A alimentação é fundamental para a sobrevivência, crescimento e desenvolvimento das crianças. Por este motivo, desde cedo os pais preocupam-se com o tipo e quantidade de alimentos que as crianças ingerem diariamente.
Todos os comportamentos integrados no processo de alimentação (e.g., preferências alimentares, uso dos utensílios adequados, quantidade de alimentos) são essencialmente aprendidos. Esta aprendizagem é visível logo nos primeiros dias de vida da criança. É na interação com a mãe que o bebé aprende a distinguir os primeiros sinais de fome, descobre os alimentos, as diferentes texturas e sabores e, consequentemente, desenvolve as suas preferências alimentares.
Estas primeiras interações com os alimentos são muitas vezes fonte de ansiedade para pais e cuidadores. Nem sempre é fácil perceber os sinais que a criança transmite! Consequentemente, os momentos das refeições acabam por parecer autênticos campos de batalha, onde os pais tentam de todas as formas alimentar os seus filhos e os filhos tentam, da melhor forma que conseguem, mostrar aos pais o que estão a sentir nesse momento. Daqui surge o que comumente é conhecido como a “birra alimentar”.
Comecemos por desconstruir este termo, uma “birra” consiste numa explosão de fúria ou frustração por parte da criança que normalmente se traduz em períodos de choro, gritos e/ou agressividade. As “birras” são estratégias usadas pelas crianças para expressarem e gerirem as suas emoções. Neste sentido, quando temos uma “birra” é porque algo se passa no mundo desta criança, e esta é a forma encontrada para demonstrar essa inquietude.
Uma “birra alimentar” é uma manifestação comportamental que ocorre concretamente durante os períodos de alimentação. Mais uma vez, a criança está a tentar dizer-nos que algo não está bem durante estes momentos. Podem traduzir medo em experimentar novos alimentos (neofobia), dificuldade em lidar com a textura e/ou sabor dos alimentos, alterações sensoriais, orgânicas, entre outras. As causas destas birras particulares são diversas e, normalmente confundem pais e cuidadores. Com frequência os pais relatam que as refeições são longas e conflituosas, as crianças recusam comer ou não ingerem alimentos muito específicos ou cozinhados de uma determinada forma.
Por outro lado, são igualmente de considerar outros fatores, nomeadamente as expectativas dos pais e cuidadores quanto ao processo de alimentação e as práticas adotadas pelos mesmos. A aprendizagem do processo de alimentação exige tempo e paciência que, num mundo tão exigente, acaba por se tornar uma tarefa árdua para quem alimenta.
O processo de alimentação deve ser encarado como um processo dinâmico e interativo entre pais e/ou cuidadores e criança. Muitas vezes implica ter um espaço adequado para alimentar, livre de estímulos exteriores (e.g., tv, telemóveis, computadores, brinquedos), onde a criança possa tocar na comida, sujar-se a si própria e, muitas vezes, até aos próprios pais!
Para além disso, os pais devem estar disponíveis e atentos ao longo do processo. A atenção total dos pais é importante na resolução das birras alimentares.
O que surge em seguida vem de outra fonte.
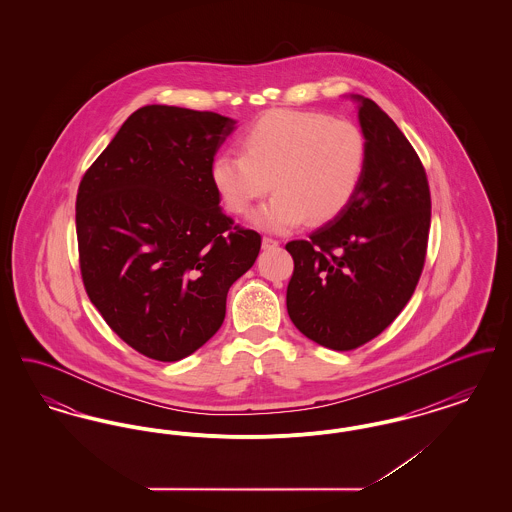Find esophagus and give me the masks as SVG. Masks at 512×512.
Returning <instances> with one entry per match:
<instances>
[{
	"instance_id": "obj_1",
	"label": "esophagus",
	"mask_w": 512,
	"mask_h": 512,
	"mask_svg": "<svg viewBox=\"0 0 512 512\" xmlns=\"http://www.w3.org/2000/svg\"><path fill=\"white\" fill-rule=\"evenodd\" d=\"M276 245H278V240H274V238H270V236H263V247H265V249L276 247Z\"/></svg>"
}]
</instances>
Os pais focam-se nos comportamentos e reações das crianças, percebem as suas preferências e os sinais de fome e saciedade. As refeições em que os pais se mostram focados na tarefa demoram menos tempo e levam à ingestão alimentar considerada adequada à criança.
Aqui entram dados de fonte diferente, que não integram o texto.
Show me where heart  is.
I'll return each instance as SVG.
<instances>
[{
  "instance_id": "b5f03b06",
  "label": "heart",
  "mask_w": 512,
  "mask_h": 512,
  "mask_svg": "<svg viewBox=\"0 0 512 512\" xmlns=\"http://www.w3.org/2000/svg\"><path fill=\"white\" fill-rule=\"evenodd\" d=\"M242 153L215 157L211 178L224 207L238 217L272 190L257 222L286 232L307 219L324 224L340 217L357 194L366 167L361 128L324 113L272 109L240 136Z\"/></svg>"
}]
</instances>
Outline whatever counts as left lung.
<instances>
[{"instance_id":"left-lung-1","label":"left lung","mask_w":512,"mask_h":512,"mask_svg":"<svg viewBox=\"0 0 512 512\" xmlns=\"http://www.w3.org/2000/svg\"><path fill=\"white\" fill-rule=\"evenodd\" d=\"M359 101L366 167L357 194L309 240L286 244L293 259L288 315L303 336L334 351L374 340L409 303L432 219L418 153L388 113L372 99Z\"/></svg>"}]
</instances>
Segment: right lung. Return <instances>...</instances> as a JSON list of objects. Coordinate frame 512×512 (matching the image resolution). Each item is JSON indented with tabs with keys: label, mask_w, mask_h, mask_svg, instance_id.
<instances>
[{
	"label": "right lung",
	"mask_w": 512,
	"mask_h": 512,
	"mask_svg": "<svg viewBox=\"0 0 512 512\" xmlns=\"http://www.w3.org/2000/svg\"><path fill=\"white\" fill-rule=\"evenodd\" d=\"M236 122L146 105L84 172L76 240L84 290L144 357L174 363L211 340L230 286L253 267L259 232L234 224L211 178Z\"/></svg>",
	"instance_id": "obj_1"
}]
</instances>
A intervenção na área do comportamento alimentar é efetuada por uma equipa multidisciplinar que pretende ajudar pais e cuidadores a perceberem e lidarem com as “birras alimentares” e outros comportamentos alimentares mais graves, despistar possíveis causas orgânicas e, auxiliar na adoção de estilos de vida saudáveis.
Da nossa experiência junto de pais e respetivas crianças, deixamos algumas dicas:
- analise os sinais que a criança transmite durante o processo de alimentação: respeite sempre os sinais de fome e saciedade que a criança transmite;
- ofereça um novo alimento pelo menos 8 vezes: deve sempre incentivar a provar, se após cada exposição a criança recusar o alimento, então é porque não gosta por algum motivo;
- não force a criança a comer;
- estabeleça um horário para cada refeição e procure segui-lo;
- as refeições devem ser feitas num ambiente agradável e interativo;
- as crianças são os nossos maiores fãs, se quer que ela coma um determinado alimento, mostre que também o come e aprecia!